"Perusahaan tempatku kerja sedang pengurangan karyawan. Aku dipecat, Mulkan," jawabku lesu.
"Wah, Alhamdulillah kalau begitu!" Dia tersenyum senang. Tinggal aku yang mengomel. Teman di PHK kok senang?Â
"Maksudku aku ingin mengajakmu bekerja."
Aku langsung tersenyum. "Aku mau! Kerja apa?" Ternyata rejeki itu tak lari ke mana.
"Anak buahku sedang sakit. Jadi sementara kau yang menggantikannya. Kau tahu aku ini seorang tukang. Kau akan menjadi keneklah."
Mulkan seperti memukul ulu hatiku. Apa? Menjadi kenek? Wah, Mulkan ingin mempermalukan kawan sendiri. Masa' tamatan SMA hanya bekerja menjadi kenek!
"Malu, ya? Hasyim, supaya kau tahu, hidup ini tak boleh milih-milih kerja. Apa saja asal halal, ambil. Apa kau lupa aku ini harusnya menjadi apa?"
"Seorang guru."
"Sebab tak ada pekejaan yang lowong untukku menjadi guru, maka aku mengajari bahan bangunan agar menjadi rumah cantik dan berkualitas. Ayo, jalan!" Dia terkekeh.

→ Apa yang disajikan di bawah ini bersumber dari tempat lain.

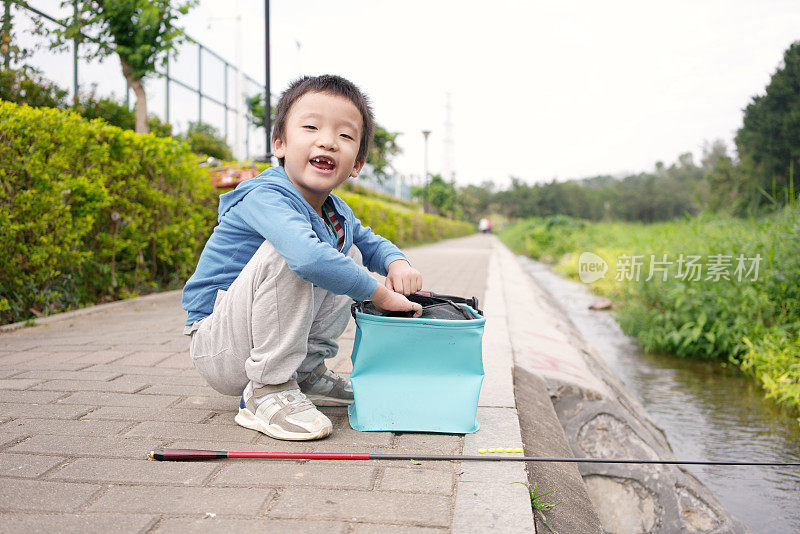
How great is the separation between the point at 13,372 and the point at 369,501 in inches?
82.5

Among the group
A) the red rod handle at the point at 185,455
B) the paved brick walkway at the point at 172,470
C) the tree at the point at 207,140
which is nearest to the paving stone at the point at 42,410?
the paved brick walkway at the point at 172,470

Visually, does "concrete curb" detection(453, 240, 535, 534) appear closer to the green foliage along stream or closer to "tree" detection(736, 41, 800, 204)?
the green foliage along stream

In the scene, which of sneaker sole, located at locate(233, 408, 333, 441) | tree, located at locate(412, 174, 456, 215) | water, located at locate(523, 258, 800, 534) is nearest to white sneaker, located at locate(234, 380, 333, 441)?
sneaker sole, located at locate(233, 408, 333, 441)

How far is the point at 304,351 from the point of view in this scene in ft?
6.59

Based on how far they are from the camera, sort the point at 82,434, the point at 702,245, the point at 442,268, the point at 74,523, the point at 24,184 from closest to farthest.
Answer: the point at 74,523 < the point at 82,434 < the point at 24,184 < the point at 702,245 < the point at 442,268

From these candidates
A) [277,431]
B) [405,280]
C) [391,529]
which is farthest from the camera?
[405,280]

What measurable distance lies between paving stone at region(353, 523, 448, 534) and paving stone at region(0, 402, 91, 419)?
131cm

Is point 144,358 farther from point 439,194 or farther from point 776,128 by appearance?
point 439,194

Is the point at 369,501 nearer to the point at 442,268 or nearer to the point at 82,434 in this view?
the point at 82,434

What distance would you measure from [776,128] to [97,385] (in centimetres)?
2710

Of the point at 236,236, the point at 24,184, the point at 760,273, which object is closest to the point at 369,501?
the point at 236,236

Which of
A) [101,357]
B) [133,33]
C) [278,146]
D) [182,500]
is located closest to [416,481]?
[182,500]

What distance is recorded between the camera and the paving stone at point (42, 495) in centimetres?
147

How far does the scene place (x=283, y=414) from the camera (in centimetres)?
195
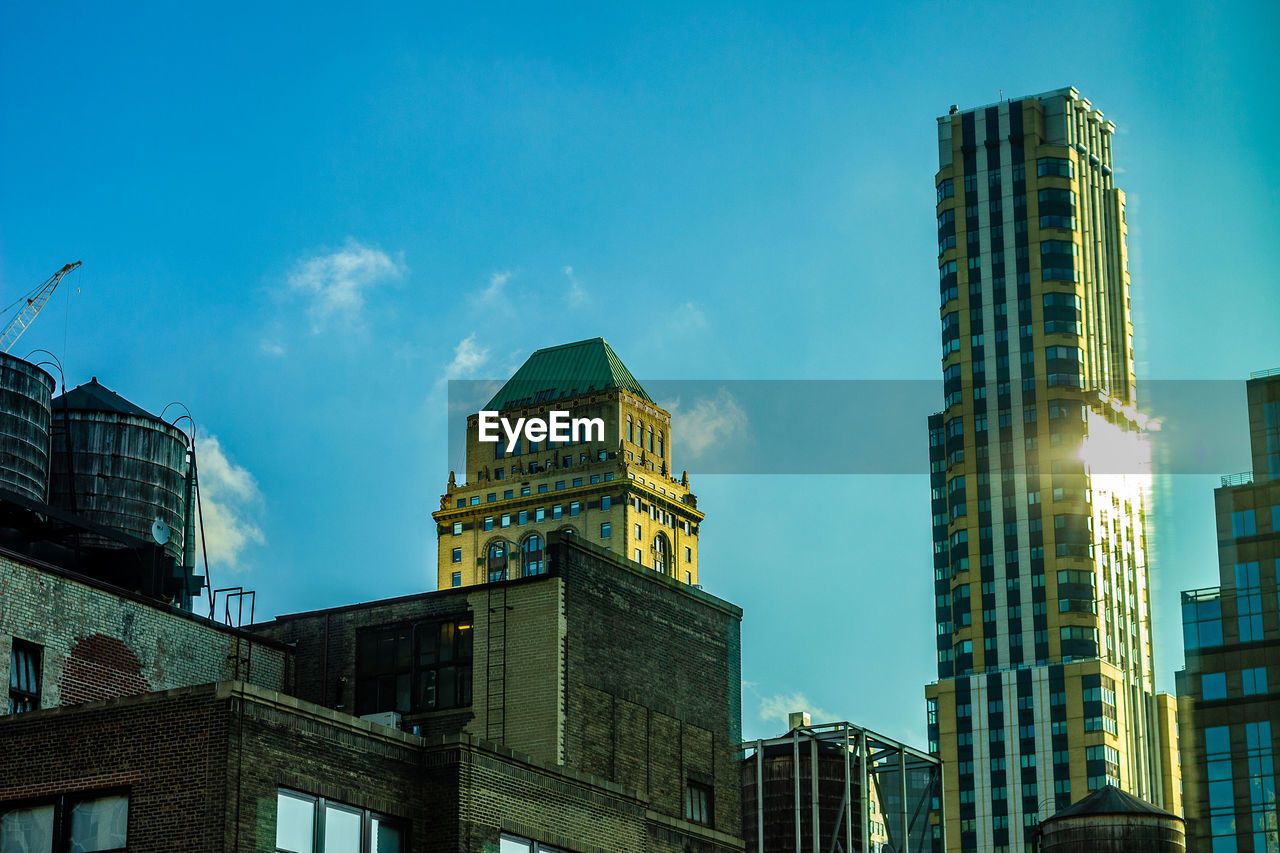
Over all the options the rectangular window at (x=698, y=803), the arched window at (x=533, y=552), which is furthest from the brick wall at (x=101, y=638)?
the arched window at (x=533, y=552)

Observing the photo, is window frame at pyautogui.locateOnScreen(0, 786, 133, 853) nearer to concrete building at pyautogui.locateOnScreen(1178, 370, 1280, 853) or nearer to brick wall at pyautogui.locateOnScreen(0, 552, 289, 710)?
brick wall at pyautogui.locateOnScreen(0, 552, 289, 710)

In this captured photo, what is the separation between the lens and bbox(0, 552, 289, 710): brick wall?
44.2 meters

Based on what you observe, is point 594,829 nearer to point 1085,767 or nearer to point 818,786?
point 818,786

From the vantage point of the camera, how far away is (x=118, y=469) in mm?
57594

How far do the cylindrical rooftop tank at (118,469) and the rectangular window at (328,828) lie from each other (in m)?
24.7

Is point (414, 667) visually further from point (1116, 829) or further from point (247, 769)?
point (1116, 829)

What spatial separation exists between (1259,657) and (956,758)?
2415 inches

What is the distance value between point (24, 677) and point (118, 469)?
14.5m

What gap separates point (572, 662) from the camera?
1982 inches

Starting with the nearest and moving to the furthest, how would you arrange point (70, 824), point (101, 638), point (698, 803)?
point (70, 824) < point (101, 638) < point (698, 803)

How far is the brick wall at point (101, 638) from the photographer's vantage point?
44219mm

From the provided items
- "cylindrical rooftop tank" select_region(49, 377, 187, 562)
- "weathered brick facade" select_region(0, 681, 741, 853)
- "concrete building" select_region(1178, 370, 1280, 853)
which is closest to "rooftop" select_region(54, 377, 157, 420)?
"cylindrical rooftop tank" select_region(49, 377, 187, 562)

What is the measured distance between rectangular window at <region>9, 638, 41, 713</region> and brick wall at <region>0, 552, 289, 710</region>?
6.0 inches

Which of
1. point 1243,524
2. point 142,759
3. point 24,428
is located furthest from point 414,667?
point 1243,524
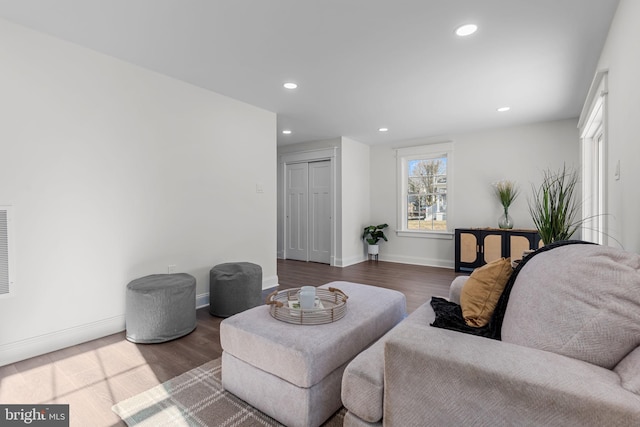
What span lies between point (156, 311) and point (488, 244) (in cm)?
452

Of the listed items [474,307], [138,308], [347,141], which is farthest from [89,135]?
[347,141]

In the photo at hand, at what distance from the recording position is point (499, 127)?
4961 mm

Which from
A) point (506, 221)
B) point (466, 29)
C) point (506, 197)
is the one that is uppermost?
point (466, 29)

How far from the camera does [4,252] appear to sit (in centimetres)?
211

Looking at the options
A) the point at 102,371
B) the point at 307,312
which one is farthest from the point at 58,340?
the point at 307,312

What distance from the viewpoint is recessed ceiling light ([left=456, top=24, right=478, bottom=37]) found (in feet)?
7.27

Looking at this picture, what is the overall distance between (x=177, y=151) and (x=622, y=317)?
131 inches

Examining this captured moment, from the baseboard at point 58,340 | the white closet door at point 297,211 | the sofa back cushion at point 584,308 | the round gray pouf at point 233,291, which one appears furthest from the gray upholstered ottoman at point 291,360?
the white closet door at point 297,211

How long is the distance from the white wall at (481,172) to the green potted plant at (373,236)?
184 mm

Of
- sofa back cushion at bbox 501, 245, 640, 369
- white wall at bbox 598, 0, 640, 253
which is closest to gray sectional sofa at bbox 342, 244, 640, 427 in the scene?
sofa back cushion at bbox 501, 245, 640, 369

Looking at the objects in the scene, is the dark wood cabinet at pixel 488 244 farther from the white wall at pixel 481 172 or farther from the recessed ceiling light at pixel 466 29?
the recessed ceiling light at pixel 466 29

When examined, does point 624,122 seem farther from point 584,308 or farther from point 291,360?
point 291,360

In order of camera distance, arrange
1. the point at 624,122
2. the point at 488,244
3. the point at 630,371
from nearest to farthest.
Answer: the point at 630,371
the point at 624,122
the point at 488,244

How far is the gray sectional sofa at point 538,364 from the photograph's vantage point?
840 mm
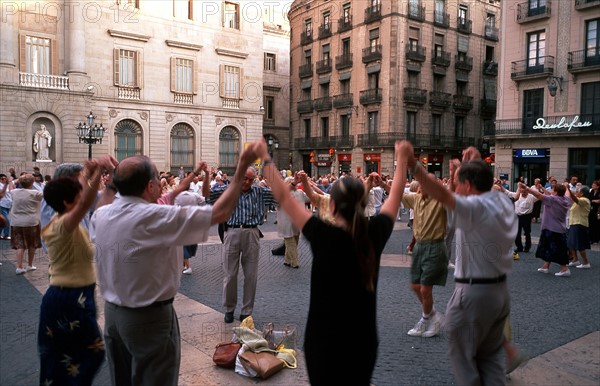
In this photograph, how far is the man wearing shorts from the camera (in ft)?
18.2

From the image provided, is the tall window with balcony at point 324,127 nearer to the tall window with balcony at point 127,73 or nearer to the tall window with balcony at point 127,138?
the tall window with balcony at point 127,138

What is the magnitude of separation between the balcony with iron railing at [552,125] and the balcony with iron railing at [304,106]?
19.1 meters

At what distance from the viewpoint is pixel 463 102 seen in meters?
42.2

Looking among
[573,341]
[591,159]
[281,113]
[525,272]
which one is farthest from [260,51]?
[573,341]

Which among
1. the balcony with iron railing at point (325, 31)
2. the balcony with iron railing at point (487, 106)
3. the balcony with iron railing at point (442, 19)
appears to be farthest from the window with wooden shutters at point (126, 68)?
the balcony with iron railing at point (487, 106)

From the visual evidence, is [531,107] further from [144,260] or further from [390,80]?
[144,260]

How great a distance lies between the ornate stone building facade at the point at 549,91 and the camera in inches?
1053

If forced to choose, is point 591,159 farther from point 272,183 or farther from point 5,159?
point 5,159

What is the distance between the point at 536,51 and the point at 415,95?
10.9m

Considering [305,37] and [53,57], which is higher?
[305,37]

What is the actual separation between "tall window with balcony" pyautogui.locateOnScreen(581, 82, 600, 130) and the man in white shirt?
96.3 ft

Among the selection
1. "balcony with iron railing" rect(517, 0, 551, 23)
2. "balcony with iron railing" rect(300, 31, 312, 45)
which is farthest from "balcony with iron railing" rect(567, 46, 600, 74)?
"balcony with iron railing" rect(300, 31, 312, 45)

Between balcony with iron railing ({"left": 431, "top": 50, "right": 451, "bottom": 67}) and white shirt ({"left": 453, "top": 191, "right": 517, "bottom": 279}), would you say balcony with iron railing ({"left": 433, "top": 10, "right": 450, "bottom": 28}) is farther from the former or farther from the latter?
white shirt ({"left": 453, "top": 191, "right": 517, "bottom": 279})

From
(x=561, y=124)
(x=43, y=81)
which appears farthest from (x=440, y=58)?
(x=43, y=81)
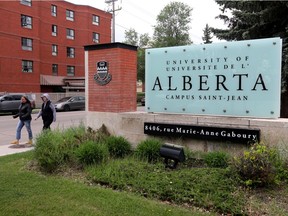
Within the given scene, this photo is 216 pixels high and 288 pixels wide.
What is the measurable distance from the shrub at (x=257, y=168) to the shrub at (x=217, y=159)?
63 centimetres

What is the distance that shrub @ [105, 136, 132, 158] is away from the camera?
6.34m

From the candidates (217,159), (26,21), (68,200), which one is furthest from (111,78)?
(26,21)

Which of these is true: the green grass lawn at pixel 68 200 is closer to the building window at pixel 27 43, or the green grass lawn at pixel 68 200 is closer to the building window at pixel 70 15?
the building window at pixel 27 43

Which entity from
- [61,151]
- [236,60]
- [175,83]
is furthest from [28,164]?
[236,60]

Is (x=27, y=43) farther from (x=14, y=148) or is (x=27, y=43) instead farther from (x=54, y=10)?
(x=14, y=148)

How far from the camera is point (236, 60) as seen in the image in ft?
18.6

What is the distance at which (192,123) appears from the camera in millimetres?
5980

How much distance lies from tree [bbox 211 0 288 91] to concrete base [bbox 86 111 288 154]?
4.17 meters

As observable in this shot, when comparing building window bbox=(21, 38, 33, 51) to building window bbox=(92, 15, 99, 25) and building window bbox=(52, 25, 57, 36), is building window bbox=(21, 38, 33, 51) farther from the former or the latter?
building window bbox=(92, 15, 99, 25)

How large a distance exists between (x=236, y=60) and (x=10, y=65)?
33.1m

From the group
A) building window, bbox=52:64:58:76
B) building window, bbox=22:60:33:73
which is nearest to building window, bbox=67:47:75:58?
building window, bbox=52:64:58:76

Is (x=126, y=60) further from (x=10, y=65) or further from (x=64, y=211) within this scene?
(x=10, y=65)

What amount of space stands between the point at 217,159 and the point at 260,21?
6498 mm

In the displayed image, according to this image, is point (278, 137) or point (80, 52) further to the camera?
point (80, 52)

Meski masih ragu, aku mengejar langkahnya yang terburu. Saat mulai bekerja membantunya, aku mulai sadar, menjadi kenek itu ternyata tak bisa dianggap sepele. Keringatku yang mengucur melebihi keringat saat menjadi  karyawan pabrik. Mataku sering berkunang-kunang, sehingga aku juga harus sering mengaso. Mulkan hanya tertawa melihat tenagaku yang kedodoran.
"Bagaimana, jadi kenek itu asyik kan?" tanya Mulkan sebelum kami pulang kerja.
"Capeknya nggak ketulungan, Mul," jawabku sambil mengunyah ubi goreng. Saat itulah Mulkan menggenggamkan uang seratus ribu ke tanganku. Mataku langsung berbinar. Rasa capek langsung lenyap. "Mudah-mudahan besok anak buahmu masih sakit, jadi aku masih bisa ngenek," lanjutku sambil tertawa.
"Doa kok jelek!" Mulkan memukul lenganku. Aku semakin keras tertawa. Sebentar lagi aku tiba di rumah sembari membawa beras dan sekilo telor. Haha!